**Prompt**. Provide an exact copy of the lines from the beginning of the records through the line that includes "scientific name: Melogale", and of no others.

□ □ □

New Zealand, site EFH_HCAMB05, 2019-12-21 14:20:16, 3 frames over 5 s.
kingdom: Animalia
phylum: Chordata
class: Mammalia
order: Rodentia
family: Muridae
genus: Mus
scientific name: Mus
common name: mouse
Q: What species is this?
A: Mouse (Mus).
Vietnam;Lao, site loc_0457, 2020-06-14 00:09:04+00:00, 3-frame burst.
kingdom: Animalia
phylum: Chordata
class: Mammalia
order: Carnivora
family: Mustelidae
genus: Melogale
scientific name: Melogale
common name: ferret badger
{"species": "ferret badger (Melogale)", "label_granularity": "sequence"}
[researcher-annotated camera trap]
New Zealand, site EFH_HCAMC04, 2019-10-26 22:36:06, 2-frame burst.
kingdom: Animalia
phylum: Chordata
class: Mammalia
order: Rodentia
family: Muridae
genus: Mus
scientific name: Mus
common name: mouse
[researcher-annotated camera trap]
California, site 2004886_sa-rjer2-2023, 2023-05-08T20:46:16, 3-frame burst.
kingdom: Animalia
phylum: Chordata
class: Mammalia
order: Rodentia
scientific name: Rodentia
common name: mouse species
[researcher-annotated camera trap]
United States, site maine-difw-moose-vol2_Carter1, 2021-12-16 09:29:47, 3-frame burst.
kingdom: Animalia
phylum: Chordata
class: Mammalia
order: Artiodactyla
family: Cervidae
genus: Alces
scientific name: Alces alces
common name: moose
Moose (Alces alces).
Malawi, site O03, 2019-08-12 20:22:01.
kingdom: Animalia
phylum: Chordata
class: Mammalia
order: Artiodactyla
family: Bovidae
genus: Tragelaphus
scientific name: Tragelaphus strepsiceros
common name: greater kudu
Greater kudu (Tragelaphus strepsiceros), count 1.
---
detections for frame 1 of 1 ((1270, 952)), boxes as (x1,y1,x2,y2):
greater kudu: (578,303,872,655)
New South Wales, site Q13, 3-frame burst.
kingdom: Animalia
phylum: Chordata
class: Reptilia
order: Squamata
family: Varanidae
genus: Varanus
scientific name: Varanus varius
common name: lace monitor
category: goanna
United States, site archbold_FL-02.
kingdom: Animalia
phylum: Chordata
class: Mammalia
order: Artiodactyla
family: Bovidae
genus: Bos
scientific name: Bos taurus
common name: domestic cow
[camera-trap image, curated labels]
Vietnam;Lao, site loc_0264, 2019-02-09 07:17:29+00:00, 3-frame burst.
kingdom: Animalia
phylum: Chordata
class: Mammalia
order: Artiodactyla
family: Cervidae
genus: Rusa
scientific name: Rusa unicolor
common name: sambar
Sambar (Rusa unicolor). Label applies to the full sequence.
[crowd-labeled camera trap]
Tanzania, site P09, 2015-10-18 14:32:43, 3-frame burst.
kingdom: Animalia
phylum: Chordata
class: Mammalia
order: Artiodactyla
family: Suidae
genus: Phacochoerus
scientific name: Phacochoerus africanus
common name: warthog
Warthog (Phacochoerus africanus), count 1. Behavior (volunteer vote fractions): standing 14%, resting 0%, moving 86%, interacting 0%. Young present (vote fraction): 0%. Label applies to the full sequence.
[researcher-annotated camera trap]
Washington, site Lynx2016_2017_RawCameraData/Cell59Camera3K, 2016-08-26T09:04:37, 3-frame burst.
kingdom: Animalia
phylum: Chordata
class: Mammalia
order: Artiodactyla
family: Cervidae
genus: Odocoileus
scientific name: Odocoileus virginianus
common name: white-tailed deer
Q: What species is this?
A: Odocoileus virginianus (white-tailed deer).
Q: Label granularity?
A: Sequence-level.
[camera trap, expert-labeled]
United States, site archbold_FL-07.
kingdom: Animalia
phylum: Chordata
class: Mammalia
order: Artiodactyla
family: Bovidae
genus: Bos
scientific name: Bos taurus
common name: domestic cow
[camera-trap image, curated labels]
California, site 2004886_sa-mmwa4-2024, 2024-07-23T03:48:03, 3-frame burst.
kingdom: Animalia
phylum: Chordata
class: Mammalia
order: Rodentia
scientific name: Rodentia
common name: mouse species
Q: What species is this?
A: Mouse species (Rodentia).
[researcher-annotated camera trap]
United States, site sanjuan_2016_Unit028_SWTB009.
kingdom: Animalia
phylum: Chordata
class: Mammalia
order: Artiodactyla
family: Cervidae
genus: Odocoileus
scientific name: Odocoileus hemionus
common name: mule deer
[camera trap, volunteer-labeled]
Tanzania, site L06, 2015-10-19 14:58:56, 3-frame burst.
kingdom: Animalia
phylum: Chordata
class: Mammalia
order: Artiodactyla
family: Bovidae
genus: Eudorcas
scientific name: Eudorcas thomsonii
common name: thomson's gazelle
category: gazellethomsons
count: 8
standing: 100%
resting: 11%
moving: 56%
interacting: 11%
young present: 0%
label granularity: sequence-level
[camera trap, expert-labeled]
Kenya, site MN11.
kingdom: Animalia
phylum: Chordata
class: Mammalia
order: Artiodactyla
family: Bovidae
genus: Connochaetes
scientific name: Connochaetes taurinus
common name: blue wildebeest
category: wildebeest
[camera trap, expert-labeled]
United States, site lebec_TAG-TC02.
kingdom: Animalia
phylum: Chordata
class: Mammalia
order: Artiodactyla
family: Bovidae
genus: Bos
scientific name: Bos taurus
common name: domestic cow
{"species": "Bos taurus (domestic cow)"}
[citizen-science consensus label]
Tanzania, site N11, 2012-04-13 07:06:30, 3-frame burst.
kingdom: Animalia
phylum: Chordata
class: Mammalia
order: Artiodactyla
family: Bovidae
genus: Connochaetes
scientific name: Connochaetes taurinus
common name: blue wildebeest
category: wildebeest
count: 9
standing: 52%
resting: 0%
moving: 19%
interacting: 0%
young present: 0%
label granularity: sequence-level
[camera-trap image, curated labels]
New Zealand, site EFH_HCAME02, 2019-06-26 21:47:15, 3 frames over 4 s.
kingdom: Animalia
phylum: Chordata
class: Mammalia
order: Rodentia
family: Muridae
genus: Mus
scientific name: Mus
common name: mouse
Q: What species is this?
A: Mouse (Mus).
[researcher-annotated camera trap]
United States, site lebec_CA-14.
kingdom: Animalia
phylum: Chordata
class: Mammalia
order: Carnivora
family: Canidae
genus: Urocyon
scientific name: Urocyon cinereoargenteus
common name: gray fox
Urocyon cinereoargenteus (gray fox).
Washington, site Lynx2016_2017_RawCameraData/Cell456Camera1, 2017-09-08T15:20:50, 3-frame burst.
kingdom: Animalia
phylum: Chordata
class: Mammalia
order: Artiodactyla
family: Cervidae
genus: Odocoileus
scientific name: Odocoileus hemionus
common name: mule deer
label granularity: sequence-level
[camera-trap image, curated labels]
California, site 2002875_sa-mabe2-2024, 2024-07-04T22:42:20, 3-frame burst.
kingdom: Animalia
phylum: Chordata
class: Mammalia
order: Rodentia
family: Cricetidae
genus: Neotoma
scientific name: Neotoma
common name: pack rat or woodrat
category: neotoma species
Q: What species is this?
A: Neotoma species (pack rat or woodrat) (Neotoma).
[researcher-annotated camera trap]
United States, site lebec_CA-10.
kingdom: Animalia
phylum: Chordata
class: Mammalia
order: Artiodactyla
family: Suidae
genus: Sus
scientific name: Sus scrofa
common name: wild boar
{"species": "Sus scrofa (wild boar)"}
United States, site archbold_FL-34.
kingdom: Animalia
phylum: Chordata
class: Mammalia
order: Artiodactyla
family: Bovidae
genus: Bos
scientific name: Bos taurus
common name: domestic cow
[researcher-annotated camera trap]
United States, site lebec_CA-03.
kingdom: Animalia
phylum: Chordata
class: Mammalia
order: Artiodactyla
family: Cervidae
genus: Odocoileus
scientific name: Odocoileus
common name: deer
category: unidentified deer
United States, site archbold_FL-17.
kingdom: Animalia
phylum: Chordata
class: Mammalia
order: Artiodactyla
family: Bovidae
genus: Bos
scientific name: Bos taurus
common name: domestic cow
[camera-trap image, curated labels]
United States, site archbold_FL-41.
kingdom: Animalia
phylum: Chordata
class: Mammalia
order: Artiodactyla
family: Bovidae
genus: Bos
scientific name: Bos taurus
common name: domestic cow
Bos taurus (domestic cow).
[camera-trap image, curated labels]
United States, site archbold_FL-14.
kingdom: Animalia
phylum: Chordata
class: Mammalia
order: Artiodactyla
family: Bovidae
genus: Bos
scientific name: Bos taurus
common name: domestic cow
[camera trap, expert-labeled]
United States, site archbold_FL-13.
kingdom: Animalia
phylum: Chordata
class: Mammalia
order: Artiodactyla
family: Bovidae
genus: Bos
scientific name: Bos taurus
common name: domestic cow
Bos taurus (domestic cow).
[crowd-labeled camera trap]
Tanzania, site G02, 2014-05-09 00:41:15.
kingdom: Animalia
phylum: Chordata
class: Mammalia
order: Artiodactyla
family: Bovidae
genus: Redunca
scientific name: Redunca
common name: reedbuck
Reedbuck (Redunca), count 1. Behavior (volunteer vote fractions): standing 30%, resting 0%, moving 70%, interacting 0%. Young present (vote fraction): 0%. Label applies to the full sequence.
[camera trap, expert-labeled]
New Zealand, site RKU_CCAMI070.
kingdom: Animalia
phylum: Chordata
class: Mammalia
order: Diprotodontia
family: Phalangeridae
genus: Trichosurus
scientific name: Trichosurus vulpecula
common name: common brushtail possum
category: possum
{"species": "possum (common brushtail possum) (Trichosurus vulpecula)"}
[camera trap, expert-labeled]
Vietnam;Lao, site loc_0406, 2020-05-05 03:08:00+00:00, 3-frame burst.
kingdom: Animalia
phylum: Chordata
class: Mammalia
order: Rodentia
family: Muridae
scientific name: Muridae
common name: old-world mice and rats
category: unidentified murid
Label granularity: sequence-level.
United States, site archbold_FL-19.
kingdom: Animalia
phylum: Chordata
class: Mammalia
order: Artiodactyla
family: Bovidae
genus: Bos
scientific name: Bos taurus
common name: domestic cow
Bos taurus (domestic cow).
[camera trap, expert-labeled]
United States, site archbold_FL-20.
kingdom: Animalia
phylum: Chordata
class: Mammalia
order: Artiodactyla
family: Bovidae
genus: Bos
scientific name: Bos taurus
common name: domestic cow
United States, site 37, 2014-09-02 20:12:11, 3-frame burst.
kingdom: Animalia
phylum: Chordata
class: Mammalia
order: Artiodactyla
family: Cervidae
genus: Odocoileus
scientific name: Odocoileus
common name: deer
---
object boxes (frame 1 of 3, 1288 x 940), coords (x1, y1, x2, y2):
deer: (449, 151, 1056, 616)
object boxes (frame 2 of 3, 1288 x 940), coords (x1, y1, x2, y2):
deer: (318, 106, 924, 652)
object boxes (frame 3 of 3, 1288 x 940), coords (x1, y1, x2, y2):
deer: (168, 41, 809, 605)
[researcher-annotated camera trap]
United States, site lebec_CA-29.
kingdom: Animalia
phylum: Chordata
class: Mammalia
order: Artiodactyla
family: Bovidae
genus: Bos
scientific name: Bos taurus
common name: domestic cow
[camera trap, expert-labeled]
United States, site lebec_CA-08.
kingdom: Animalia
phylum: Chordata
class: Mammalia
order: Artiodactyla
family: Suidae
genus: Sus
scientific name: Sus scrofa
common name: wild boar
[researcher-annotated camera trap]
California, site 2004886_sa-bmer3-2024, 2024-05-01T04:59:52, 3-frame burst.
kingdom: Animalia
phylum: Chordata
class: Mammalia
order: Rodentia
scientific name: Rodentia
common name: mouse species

□ □ □

**Output**.
New Zealand, site EFH_HCAMB05, 2019-12-21 14:20:16, 3 frames over 5 s.
kingdom: Animalia
phylum: Chordata
class: Mammalia
order: Rodentia
family: Muridae
genus: Mus
scientific name: Mus
common name: mouse
Q: What species is this?
A: Mouse (Mus).
Vietnam;Lao, site loc_0457, 2020-06-14 00:09:04+00:00, 3-frame burst.
kingdom: Animalia
phylum: Chordata
class: Mammalia
order: Carnivora
family: Mustelidae
genus: Melogale
scientific name: Melogale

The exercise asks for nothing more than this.